Records uit de dataset:
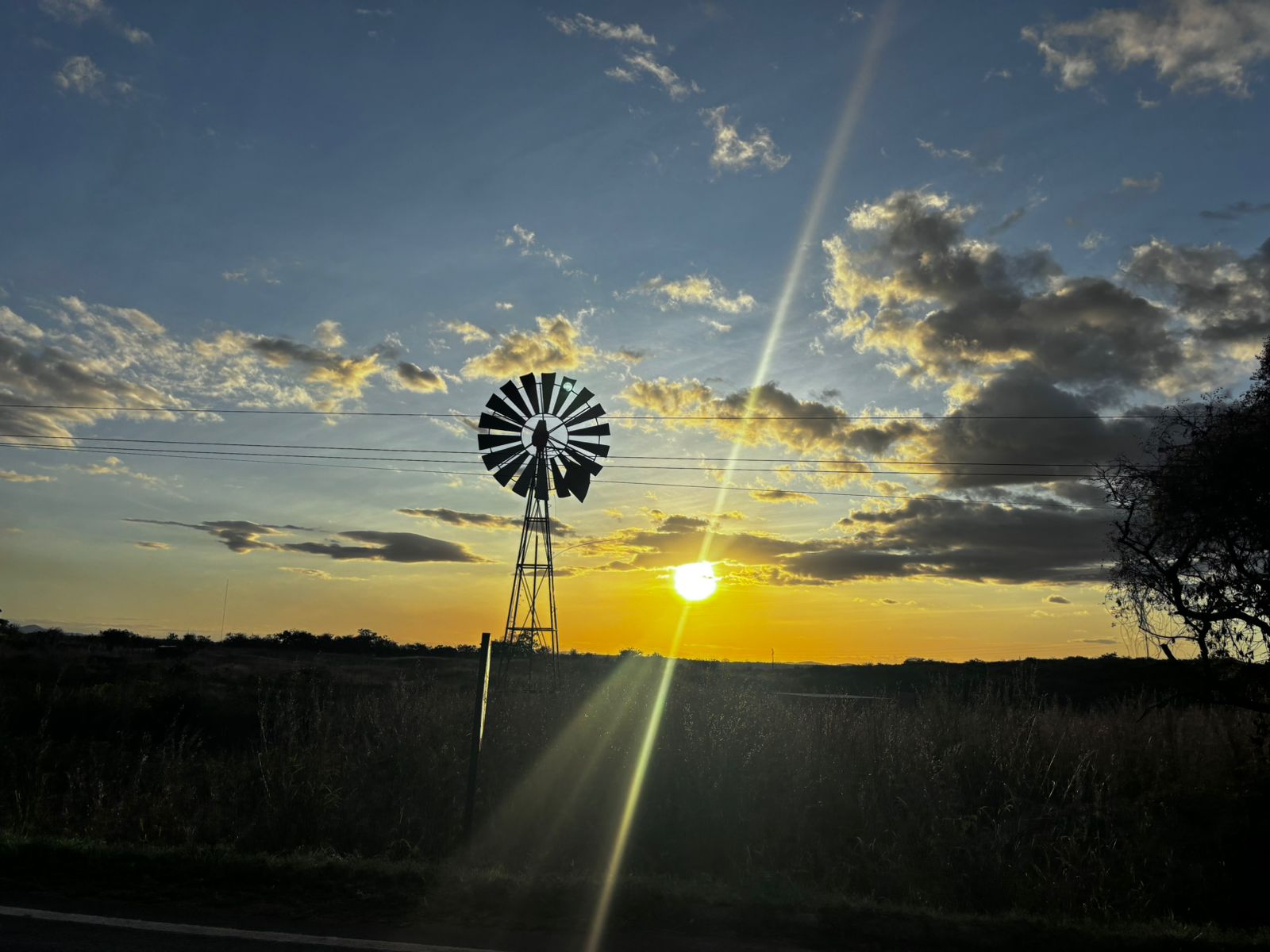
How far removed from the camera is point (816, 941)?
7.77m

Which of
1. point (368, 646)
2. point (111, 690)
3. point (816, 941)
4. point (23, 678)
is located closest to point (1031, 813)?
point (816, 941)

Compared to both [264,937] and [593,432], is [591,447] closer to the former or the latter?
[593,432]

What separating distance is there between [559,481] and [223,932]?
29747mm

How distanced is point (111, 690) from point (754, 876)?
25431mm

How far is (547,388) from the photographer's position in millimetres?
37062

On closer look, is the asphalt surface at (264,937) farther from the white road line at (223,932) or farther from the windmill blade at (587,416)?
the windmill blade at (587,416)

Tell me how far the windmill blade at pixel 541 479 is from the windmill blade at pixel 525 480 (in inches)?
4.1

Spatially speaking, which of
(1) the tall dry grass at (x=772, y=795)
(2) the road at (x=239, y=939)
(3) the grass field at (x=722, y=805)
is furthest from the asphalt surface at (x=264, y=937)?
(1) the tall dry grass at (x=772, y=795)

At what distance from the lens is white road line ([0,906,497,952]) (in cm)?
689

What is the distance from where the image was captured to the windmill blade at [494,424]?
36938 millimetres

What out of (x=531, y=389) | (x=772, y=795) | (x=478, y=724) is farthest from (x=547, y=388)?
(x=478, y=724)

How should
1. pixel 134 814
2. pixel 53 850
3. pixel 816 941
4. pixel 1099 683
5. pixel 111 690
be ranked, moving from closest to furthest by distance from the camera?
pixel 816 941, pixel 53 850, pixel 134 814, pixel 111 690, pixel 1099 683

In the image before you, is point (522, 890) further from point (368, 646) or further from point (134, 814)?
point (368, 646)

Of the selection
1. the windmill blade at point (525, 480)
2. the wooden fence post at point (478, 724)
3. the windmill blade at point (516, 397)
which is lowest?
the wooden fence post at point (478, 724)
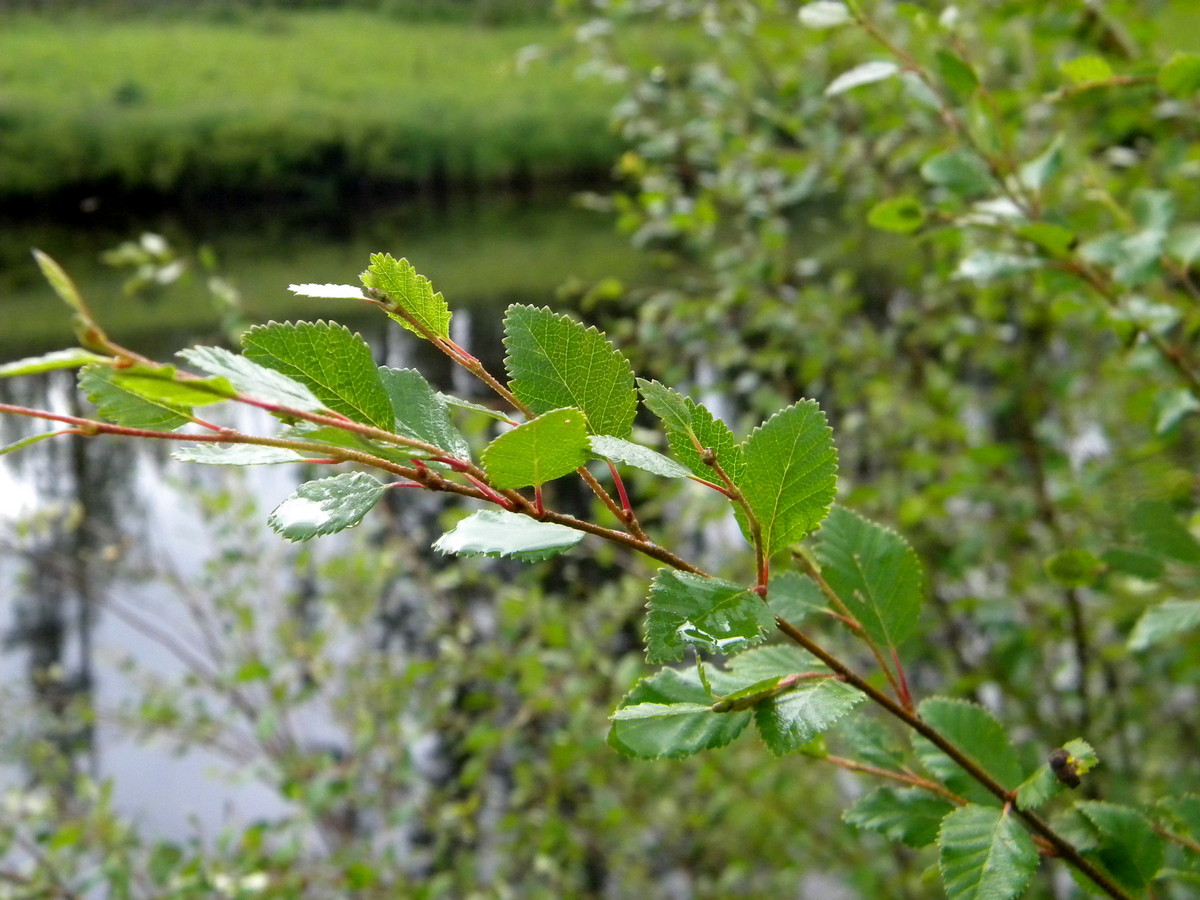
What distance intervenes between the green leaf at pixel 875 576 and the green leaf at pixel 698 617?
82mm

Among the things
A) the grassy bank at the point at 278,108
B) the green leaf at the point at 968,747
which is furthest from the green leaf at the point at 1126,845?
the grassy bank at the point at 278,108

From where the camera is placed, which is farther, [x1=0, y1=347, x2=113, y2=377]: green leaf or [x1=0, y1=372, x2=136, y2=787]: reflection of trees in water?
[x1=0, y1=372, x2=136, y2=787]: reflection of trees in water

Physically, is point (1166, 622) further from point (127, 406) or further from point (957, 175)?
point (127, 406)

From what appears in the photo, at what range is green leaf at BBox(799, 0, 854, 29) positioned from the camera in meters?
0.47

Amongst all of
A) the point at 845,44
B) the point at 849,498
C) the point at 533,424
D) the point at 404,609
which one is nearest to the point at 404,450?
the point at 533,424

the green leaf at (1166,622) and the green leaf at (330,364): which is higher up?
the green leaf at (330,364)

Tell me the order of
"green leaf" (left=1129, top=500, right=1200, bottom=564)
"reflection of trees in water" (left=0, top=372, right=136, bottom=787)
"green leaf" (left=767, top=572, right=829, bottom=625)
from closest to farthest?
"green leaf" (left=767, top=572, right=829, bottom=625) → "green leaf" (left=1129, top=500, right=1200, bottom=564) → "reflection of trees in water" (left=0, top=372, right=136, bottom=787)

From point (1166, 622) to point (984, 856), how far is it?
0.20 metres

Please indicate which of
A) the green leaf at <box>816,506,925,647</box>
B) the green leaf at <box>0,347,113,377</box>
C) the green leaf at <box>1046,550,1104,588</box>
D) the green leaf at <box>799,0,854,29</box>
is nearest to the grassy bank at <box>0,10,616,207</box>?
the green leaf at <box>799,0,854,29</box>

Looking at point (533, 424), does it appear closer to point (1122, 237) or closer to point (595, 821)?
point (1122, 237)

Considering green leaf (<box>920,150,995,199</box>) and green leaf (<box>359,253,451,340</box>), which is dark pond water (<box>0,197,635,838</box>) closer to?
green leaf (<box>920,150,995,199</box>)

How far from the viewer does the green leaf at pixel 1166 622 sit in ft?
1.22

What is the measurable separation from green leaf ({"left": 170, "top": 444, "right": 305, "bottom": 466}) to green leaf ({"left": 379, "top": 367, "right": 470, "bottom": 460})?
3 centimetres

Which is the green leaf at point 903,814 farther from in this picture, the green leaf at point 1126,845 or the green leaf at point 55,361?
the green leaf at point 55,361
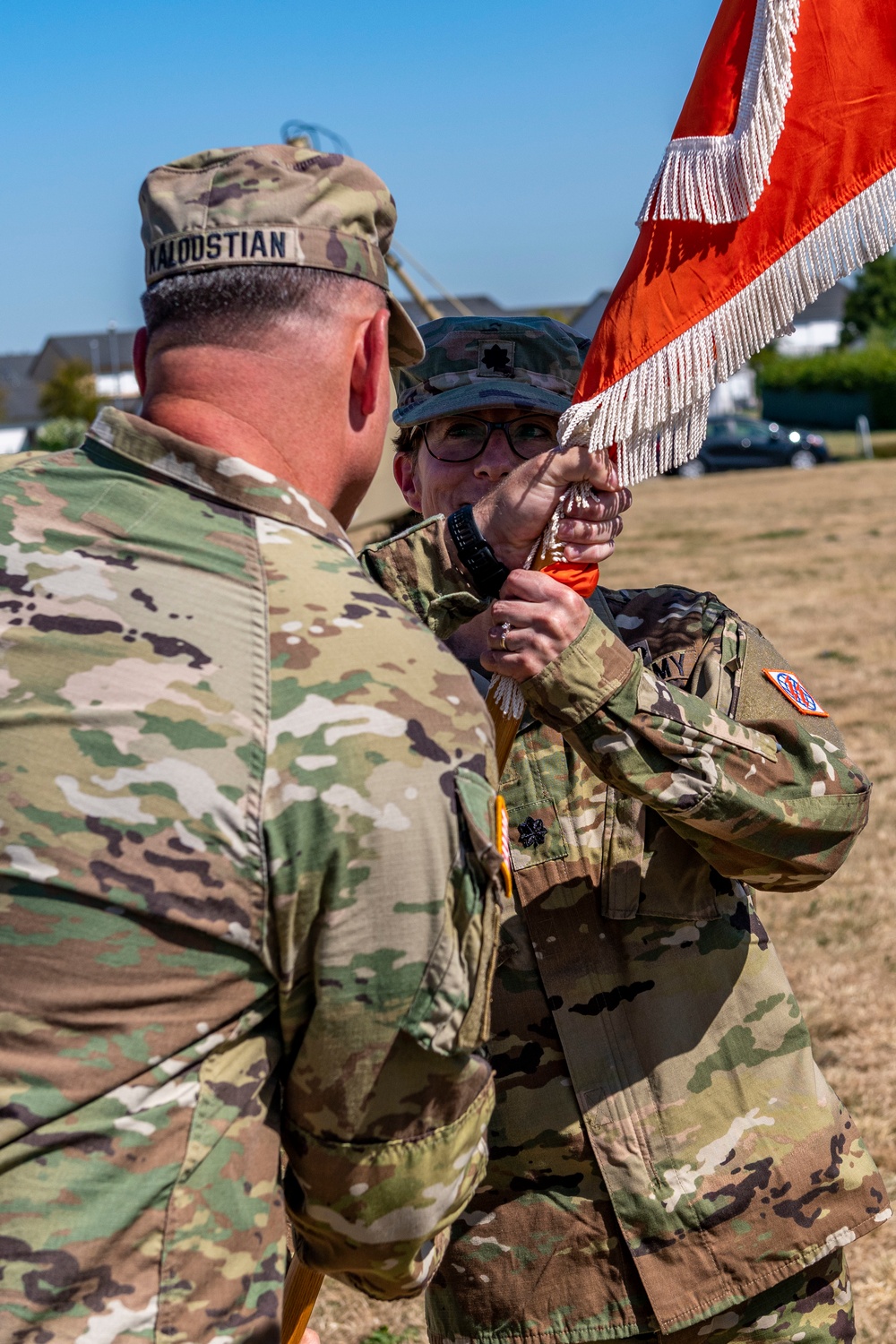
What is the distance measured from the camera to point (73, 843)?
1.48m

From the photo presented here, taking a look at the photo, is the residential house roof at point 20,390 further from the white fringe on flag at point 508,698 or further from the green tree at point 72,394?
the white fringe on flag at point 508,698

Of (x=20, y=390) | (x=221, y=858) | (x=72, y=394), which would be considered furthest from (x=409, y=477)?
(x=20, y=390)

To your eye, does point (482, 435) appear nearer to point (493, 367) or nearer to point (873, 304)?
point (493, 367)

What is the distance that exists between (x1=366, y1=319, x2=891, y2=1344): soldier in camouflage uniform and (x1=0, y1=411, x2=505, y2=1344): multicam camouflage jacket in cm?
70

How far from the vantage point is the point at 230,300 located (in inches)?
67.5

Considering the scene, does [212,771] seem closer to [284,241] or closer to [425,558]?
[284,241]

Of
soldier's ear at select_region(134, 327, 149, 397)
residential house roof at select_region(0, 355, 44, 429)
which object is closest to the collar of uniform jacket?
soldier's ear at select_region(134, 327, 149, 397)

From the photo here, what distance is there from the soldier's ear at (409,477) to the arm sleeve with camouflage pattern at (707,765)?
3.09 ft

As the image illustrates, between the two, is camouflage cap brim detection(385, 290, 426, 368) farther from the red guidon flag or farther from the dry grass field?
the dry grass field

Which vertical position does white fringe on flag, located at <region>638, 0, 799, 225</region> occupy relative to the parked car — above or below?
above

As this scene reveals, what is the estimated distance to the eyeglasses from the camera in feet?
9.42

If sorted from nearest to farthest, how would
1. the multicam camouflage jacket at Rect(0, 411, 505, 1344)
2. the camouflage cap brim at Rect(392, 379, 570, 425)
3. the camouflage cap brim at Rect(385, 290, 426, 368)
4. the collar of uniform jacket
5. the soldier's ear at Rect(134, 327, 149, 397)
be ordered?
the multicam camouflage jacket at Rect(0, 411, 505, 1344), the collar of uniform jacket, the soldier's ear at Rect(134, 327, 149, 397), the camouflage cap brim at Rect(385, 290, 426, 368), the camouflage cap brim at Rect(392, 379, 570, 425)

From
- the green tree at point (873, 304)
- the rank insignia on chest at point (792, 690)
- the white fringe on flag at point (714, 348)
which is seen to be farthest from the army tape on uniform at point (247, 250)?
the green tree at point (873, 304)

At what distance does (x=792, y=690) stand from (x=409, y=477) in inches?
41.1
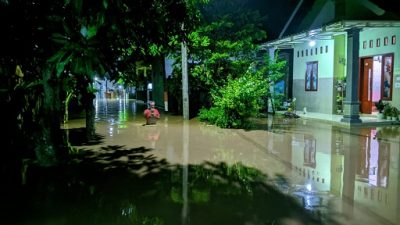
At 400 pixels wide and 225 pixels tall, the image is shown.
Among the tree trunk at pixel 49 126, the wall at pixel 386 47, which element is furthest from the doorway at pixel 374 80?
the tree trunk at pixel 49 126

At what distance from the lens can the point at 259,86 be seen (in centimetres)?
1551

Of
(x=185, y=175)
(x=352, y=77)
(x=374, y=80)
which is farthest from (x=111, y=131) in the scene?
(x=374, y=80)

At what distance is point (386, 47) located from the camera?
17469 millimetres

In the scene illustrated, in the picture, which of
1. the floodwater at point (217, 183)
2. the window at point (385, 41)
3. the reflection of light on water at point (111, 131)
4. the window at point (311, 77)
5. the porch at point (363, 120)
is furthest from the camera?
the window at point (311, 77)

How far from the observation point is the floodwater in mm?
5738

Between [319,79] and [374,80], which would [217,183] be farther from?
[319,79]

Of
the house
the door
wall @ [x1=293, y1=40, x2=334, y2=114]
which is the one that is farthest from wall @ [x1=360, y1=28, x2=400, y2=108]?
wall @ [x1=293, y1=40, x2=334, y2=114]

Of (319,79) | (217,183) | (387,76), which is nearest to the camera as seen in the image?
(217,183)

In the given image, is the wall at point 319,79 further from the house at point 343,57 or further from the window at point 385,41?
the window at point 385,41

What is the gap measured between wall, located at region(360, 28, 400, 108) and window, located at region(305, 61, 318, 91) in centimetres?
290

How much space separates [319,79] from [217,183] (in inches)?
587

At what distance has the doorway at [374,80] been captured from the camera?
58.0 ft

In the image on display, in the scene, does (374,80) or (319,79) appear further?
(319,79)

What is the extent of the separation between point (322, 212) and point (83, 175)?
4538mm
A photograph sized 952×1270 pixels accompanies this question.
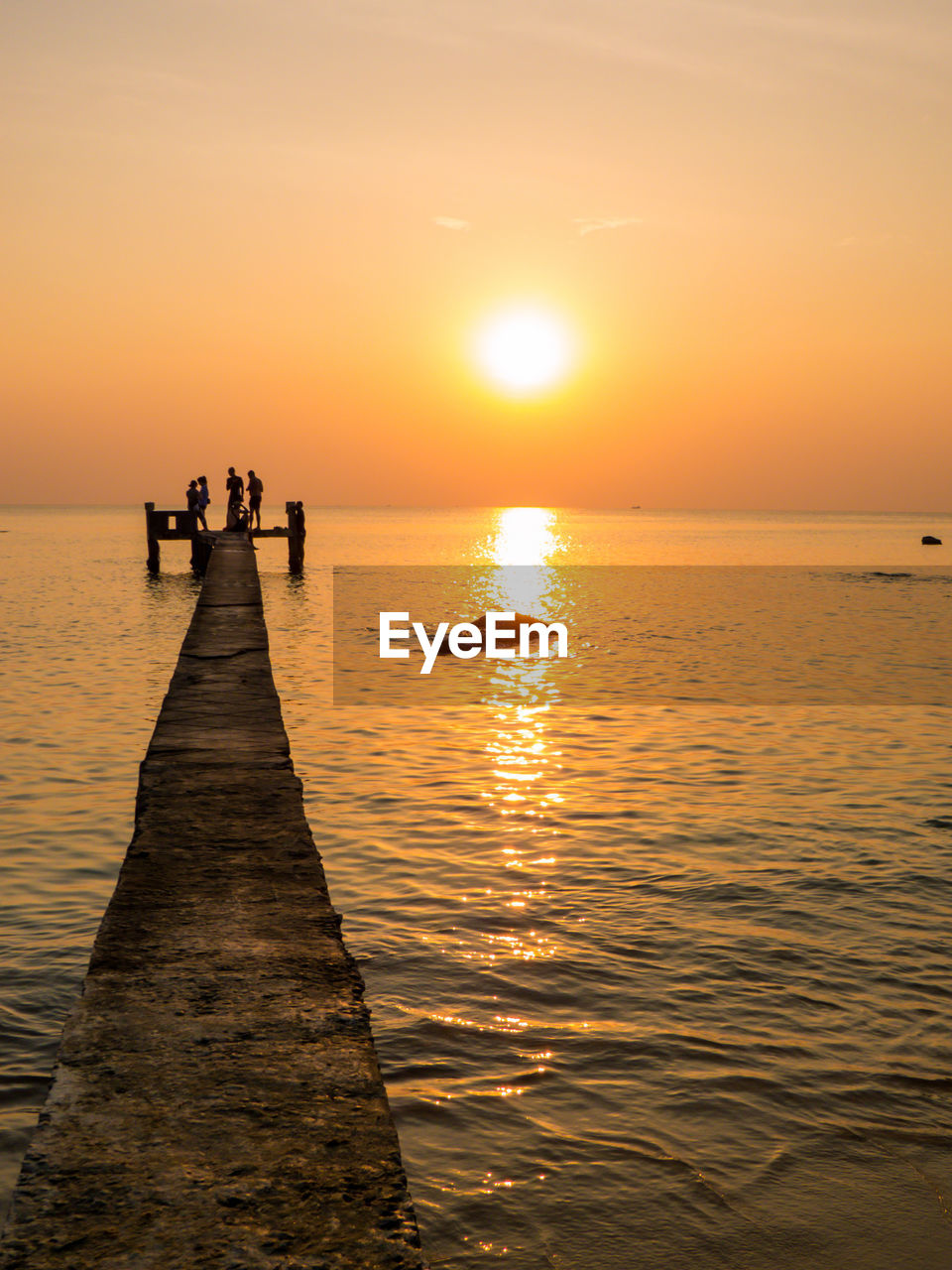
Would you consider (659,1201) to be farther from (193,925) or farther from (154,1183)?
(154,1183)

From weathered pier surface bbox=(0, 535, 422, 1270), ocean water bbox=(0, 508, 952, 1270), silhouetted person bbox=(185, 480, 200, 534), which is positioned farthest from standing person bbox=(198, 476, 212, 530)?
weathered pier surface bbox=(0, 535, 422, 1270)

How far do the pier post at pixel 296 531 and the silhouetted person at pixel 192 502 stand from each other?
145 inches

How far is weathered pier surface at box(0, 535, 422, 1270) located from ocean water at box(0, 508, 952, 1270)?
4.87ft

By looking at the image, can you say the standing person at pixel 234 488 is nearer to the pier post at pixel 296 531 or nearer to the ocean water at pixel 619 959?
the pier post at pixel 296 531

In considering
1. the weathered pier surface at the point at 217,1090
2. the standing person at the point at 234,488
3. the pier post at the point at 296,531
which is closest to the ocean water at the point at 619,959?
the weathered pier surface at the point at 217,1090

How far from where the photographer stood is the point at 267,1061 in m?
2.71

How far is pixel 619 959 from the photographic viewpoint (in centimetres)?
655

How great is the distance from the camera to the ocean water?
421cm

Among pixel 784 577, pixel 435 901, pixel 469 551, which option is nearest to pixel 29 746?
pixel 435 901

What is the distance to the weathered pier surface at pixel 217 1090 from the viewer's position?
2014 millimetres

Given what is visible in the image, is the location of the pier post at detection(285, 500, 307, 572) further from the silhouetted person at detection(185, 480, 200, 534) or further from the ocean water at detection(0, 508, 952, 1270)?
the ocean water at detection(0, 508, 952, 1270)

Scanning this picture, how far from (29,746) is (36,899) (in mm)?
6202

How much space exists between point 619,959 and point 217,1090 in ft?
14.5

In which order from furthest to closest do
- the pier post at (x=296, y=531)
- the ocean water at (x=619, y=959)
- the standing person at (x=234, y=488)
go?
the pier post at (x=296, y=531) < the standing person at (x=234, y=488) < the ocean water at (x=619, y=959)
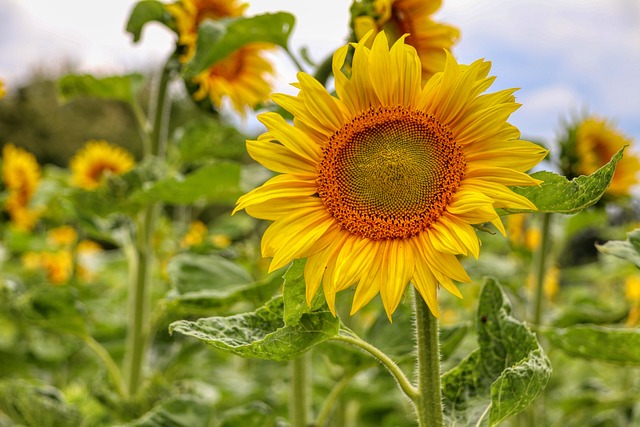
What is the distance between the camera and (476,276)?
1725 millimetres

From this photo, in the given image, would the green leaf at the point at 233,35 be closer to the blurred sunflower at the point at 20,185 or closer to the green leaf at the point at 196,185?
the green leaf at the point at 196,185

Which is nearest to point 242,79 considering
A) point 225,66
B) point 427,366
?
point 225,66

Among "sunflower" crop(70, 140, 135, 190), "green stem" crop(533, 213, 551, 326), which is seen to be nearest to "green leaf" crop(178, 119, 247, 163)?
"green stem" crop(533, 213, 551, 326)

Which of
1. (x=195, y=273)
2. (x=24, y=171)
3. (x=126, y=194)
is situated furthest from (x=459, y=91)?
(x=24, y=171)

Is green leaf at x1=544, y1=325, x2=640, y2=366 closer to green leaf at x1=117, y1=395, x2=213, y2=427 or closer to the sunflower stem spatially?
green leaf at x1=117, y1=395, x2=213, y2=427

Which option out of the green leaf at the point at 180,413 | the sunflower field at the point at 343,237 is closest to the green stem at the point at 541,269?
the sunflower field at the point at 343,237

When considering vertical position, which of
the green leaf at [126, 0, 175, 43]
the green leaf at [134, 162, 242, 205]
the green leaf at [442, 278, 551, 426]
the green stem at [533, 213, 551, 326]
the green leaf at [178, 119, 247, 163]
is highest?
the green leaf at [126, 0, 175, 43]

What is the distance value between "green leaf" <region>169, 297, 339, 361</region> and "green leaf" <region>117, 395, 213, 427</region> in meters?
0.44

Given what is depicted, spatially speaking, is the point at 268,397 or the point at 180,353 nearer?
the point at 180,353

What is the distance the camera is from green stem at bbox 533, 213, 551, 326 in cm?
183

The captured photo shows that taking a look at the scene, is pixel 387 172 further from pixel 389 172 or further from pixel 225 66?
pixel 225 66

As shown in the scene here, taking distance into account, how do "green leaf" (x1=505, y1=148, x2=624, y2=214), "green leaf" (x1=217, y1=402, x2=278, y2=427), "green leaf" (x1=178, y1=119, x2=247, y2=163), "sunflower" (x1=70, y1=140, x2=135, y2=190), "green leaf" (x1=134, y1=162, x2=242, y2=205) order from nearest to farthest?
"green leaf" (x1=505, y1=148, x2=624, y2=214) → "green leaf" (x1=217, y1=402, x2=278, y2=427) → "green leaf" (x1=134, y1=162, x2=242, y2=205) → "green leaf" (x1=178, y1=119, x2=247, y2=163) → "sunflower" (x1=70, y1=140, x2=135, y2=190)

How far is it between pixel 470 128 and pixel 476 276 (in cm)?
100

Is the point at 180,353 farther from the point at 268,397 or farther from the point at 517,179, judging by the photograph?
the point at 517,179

## JOUW DOEL
Geef het stuk vanaf de regel met "How far is weathered" tot en met de regel met "2014 millimetres" weer als CSV met twee kolommen, tekst en antwoord, met één rij per item. Zet elk veld tussen aanhalingstekens en vervang regeleinden door spaties.

## RESULTAAT OPDRACHT
tekst,antwoord
"How far is weathered pier surface at box(0, 535, 422, 1270) located from ocean water at box(0, 508, 952, 1270)?","4.87ft"
"By looking at the image, can you say the standing person at pixel 234 488 is nearer to the pier post at pixel 296 531 or nearer to the ocean water at pixel 619 959?","the pier post at pixel 296 531"
"In considering 1. the weathered pier surface at the point at 217,1090 2. the standing person at the point at 234,488 3. the pier post at the point at 296,531 which is closest to the ocean water at the point at 619,959?","the weathered pier surface at the point at 217,1090"
"How far from where the photographer stood is the point at 267,1061 in m?","2.71"
"How far is pixel 619 959 from the photographic viewpoint (in centimetres)?","655"
"How great is the distance from the camera to the ocean water?","421cm"
"Among pixel 784 577, pixel 435 901, pixel 469 551, which option is nearest to pixel 29 746?","pixel 435 901"
"What is the distance to the weathered pier surface at pixel 217 1090 from the viewer's position?","2014 millimetres"